Although the mechanism by which the damping capacity increases due to rolling is unknown, it is presumed that the infiltration of resin into the interior and the reduction in the thickness of the resin layer are contributing factors. 2) SB in the same manner as in the previous example
Prepare specimens with intergranular corrosion applied to the material, and test these two specimens for 6
After immersing one powder in a lead bath maintained at 00°C, it was taken out and cooled in the air.

One of these was rolled at 300° C. using cold rolls maintained at a spacing of 1.8 wgn. The logarithmic attenuation rate of the lead-impregnated material and the lead-impregnated rolled material was set to 10 as described above.
-4 strain amplitude was measured. The results are as follows. Lead-impregnated material 14×10-2 Lead-impregnated rolled material 19
×10−2 From these results, it was confirmed that the lead-impregnated material and the lead-impregnated rolled material had better damping characteristics than the intergranular corrosion material.

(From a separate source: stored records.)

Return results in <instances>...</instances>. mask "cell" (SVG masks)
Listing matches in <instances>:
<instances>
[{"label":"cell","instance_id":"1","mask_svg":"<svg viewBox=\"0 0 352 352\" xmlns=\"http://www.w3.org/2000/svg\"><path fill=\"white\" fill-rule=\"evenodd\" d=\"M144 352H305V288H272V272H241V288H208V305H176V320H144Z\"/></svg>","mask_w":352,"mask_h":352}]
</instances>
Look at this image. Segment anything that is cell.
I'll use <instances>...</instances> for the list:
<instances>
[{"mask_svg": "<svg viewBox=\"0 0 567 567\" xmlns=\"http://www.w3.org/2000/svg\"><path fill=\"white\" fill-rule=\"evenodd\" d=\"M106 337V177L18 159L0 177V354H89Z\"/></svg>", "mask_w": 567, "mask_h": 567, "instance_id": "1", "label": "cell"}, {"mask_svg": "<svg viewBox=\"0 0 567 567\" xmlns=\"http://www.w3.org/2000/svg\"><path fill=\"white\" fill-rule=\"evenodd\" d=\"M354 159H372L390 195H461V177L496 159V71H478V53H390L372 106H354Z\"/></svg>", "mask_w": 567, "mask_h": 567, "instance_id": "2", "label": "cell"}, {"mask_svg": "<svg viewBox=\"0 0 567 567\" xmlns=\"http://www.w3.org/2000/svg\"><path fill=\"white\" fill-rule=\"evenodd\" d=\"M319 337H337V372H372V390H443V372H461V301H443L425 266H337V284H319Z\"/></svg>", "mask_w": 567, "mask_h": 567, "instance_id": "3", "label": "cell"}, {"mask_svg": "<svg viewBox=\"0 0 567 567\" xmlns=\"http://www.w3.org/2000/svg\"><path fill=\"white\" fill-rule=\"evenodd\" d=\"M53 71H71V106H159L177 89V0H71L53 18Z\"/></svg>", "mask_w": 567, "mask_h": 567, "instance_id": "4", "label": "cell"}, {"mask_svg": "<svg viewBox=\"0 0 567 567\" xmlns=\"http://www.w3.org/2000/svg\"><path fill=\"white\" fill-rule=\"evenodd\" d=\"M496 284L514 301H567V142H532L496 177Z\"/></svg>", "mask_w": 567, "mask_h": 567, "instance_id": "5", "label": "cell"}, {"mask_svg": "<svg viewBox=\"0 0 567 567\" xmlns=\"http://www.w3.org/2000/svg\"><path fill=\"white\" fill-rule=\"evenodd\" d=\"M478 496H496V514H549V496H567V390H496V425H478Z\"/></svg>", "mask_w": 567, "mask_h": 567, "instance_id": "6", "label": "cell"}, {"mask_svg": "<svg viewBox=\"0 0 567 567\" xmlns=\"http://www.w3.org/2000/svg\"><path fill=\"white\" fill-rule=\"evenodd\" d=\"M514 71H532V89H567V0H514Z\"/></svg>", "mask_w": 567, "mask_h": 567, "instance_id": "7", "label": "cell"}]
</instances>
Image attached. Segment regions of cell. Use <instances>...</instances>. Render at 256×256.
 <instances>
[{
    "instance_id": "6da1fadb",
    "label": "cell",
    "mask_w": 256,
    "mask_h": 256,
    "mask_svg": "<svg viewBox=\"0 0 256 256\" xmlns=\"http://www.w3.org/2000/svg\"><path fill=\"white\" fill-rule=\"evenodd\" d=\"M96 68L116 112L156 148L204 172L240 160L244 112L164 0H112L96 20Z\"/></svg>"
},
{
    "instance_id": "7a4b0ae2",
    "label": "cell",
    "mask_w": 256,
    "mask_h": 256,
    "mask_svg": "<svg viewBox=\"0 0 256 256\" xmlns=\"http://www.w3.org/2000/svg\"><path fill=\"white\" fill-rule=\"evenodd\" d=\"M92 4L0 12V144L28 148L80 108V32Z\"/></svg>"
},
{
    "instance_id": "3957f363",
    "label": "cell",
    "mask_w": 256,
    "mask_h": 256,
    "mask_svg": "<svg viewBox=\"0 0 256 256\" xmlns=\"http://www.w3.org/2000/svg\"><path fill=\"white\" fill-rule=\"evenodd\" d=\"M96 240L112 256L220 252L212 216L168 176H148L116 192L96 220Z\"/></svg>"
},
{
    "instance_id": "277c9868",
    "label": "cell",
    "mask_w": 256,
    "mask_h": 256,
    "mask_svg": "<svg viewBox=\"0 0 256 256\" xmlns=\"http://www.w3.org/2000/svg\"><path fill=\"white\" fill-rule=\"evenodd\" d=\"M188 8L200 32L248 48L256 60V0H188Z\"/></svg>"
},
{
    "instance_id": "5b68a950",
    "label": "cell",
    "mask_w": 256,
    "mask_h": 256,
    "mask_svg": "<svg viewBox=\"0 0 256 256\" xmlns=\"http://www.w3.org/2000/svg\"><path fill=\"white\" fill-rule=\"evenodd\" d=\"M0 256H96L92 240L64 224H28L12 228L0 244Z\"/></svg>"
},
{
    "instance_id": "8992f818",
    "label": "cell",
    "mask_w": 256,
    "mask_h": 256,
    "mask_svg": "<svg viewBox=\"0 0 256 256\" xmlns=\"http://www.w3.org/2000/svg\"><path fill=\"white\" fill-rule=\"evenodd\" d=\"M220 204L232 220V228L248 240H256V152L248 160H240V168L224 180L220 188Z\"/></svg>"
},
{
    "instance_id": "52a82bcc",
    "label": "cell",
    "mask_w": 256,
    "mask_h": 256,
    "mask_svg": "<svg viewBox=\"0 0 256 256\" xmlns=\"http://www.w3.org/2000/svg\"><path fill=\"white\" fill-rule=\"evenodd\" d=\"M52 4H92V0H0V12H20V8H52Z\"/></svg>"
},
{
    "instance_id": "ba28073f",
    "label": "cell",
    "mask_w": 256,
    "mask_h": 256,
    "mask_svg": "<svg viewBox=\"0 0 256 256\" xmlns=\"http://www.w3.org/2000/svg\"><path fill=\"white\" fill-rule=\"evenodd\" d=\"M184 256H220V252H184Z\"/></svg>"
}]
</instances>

Note that the vibration-proof metal material obtained in this example has good surface stability because the filler material does not peel off.

Effects of the Invention] As explained above, according to the present invention, the vibration characteristics can be improved by improving the damping ability under low distortion vibration.

Claims (1)

[Claims] 1. A method for producing a vibration-proof metal material in which a metal material is subjected to intergranular corrosion treatment, characterized in that the corrosion voids generated by the corrosion treatment are filled with a monoviscous substance, and further processing such as rolling and drawing is performed. A method for manufacturing anti-vibration metal materials.